**QUOTED TEXT**:
3

We've had a little introspection over at Code Review of LINQ Enumerable and discovered different strategies for iterating a IEnumerable<TSource> to yield us some information about it.

Any

public static bool Any<TSource>(
     this IEnumerable<TSource> source, Func<TSource, bool> predicate) 
{
     if (source == null) throw Error.ArgumentNull("source");
     if (predicate == null) throw Error.ArgumentNull("predicate");
     foreach (TSource element in source) {
         if (predicate(element)) return true;
     }
     return false;
 }

 public static bool Any<TSource>(this IEnumerable<TSource> source)
 {
      if (source == null) throw Error.ArgumentNull("source");
      using (IEnumerator<TSource> e = source.GetEnumerator()) {
          if (e.MoveNext()) return true;
      }
      return false;
  }

Count

public static int Count<TSource>(this IEnumerable<TSource> source)

**STATED GOAL A**: In the post on LINQ Enumerable, explain in one to three sentences what the parameterless Any method does to decide whether to return true or false.
**STATED GOAL B**:
Answer these questions from the post on LINQ Enumerable, one per line:
(i) On which site was the introspection of LINQ Enumerable done?
(ii) What does the Any overload that takes a predicate throw when predicate is null?
(iii) What return type does the Count method declare?
**STATED GOAL C**: Resume the post on LINQ Enumerable after its last line.

**RAW DATA**:

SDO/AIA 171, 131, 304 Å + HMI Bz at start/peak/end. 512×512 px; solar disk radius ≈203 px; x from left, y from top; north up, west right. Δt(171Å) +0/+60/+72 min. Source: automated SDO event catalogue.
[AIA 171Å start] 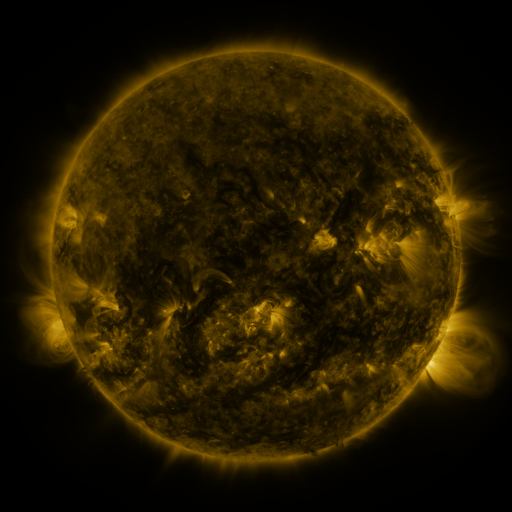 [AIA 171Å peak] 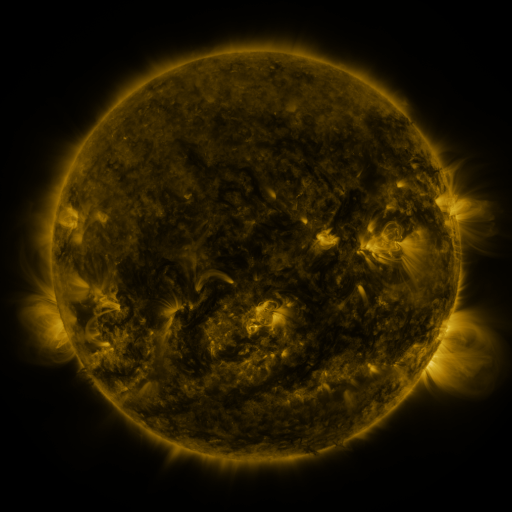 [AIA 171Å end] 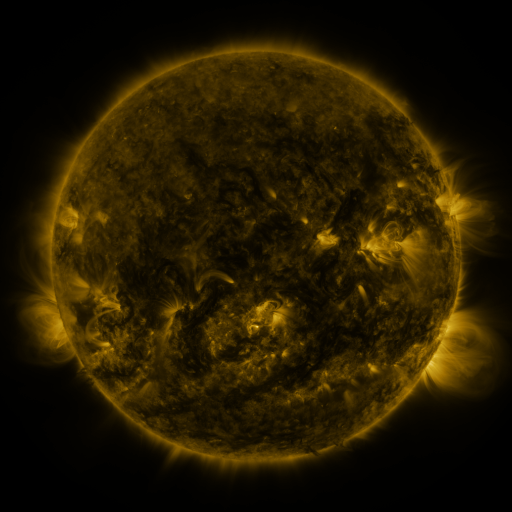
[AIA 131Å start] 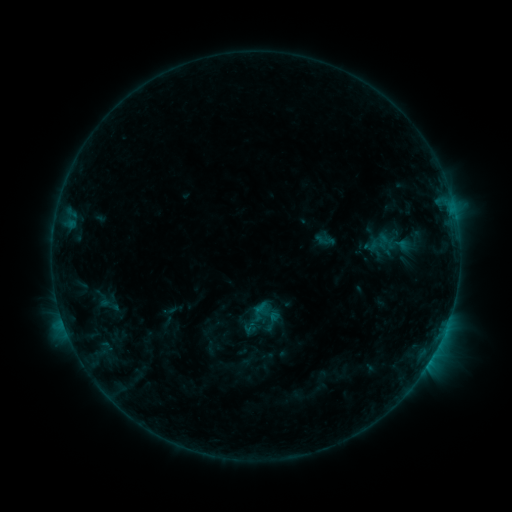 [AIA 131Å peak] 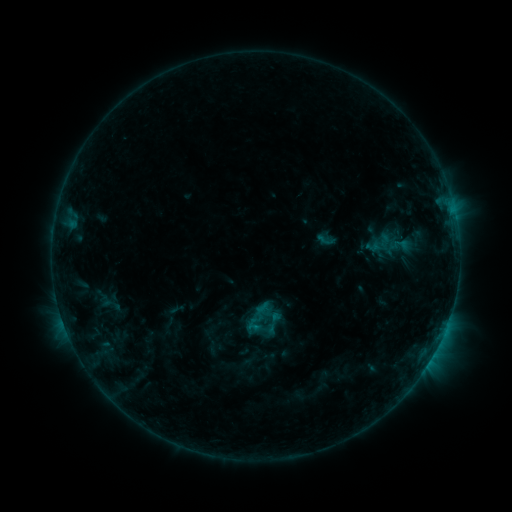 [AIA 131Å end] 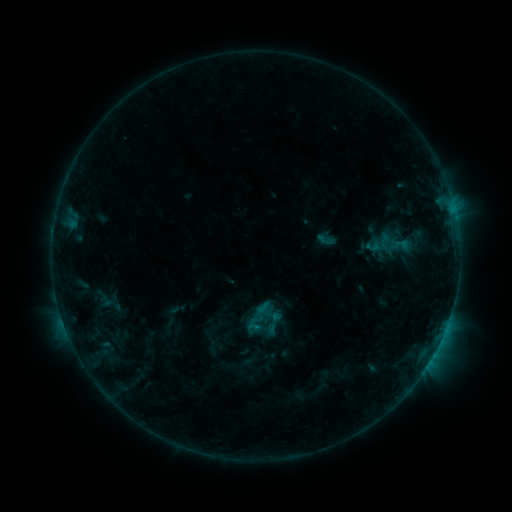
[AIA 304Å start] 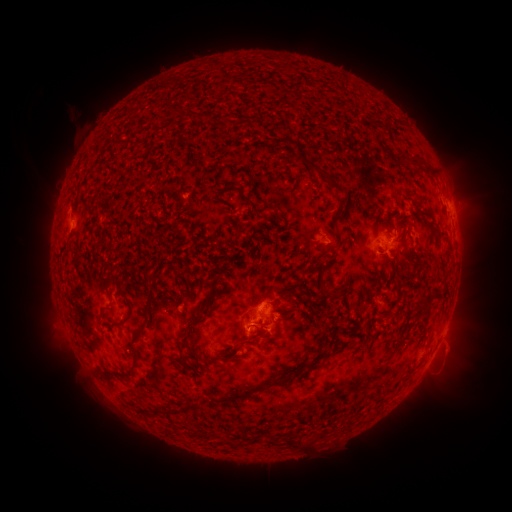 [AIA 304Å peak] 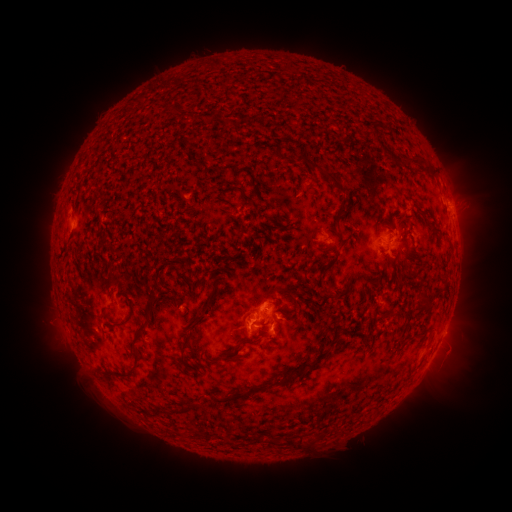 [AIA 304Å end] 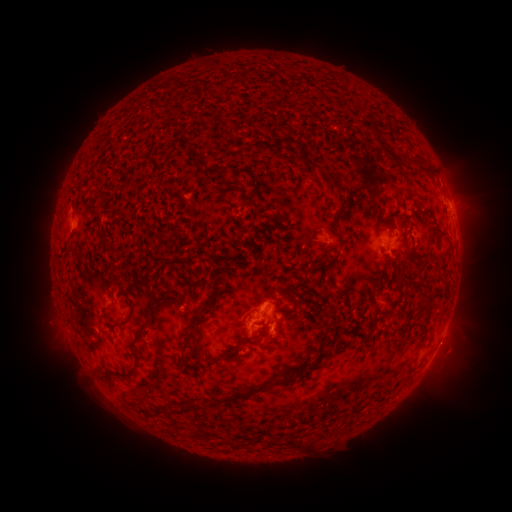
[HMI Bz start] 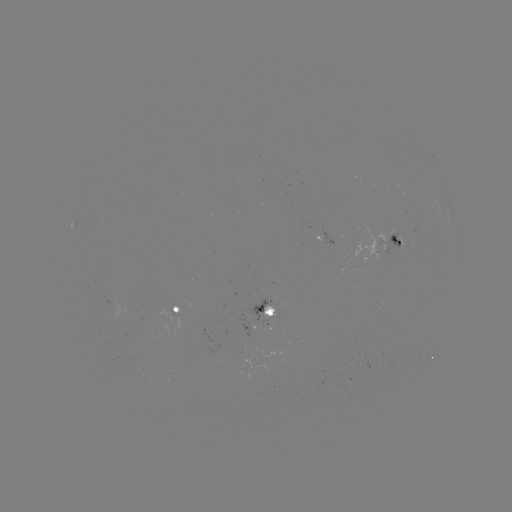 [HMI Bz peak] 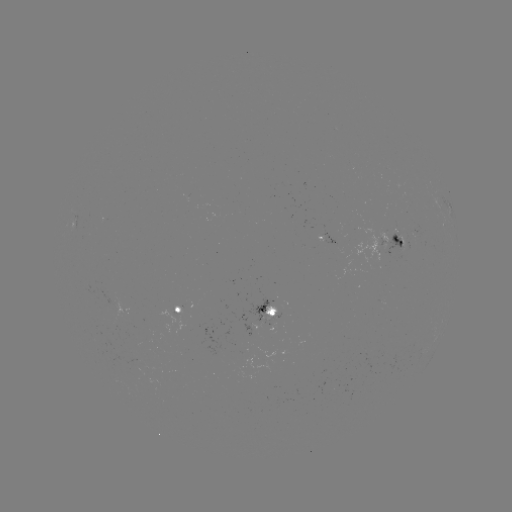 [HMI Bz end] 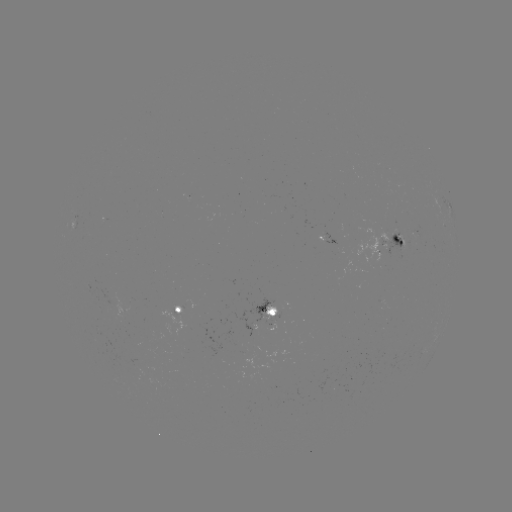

**EXERCISE ANSWER A**: It throws an argument-null error if source is null. Otherwise it gets an enumerator from source and returns true if the first call to MoveNext() succeeds. If that call fails, it returns false.

**EXERCISE ANSWER B**:
(i) Code Review
(ii) Error.ArgumentNull("predicate")
(iii) int

**EXERCISE ANSWER C**:
{
    if (source == null) throw Error.ArgumentNull("source");
    ICollection<TSource> collectionoft = source as ICollection<TSource>;
    if (collectionoft != null) return collectionoft.Count;
    ICollection collection = source as ICollection;
    if (collection != null) return collection.Count;
    int count = 0;
    using (IEnumerator<TSource> e = source.GetEnumerator()) {
        checked {
            while (e.MoveNext()) count++;
        }
    }
    return count;
}

SingleOrDefault

public static TSource SingleOrDefault<TSource>(
    this IEnumerable<TSource> source, Func<TSource, bool> predicate) 
{
    if (source == null) throw Error.ArgumentNull("source");
    if (predicate == null) throw Error.ArgumentNull("predicate");
    TSource result = default(TSource);
    long count = 0;
    foreach (TSource element in source) {
        if (predicate(element)) {
            result = element;
            checked { count++; }
        }
    }
    switch (count) {
        case 0: return default(TSource);
        case 1: return result;
    }
    throw Error.MoreThanOneMatch();
}

As you can see, 3 different strategies were used.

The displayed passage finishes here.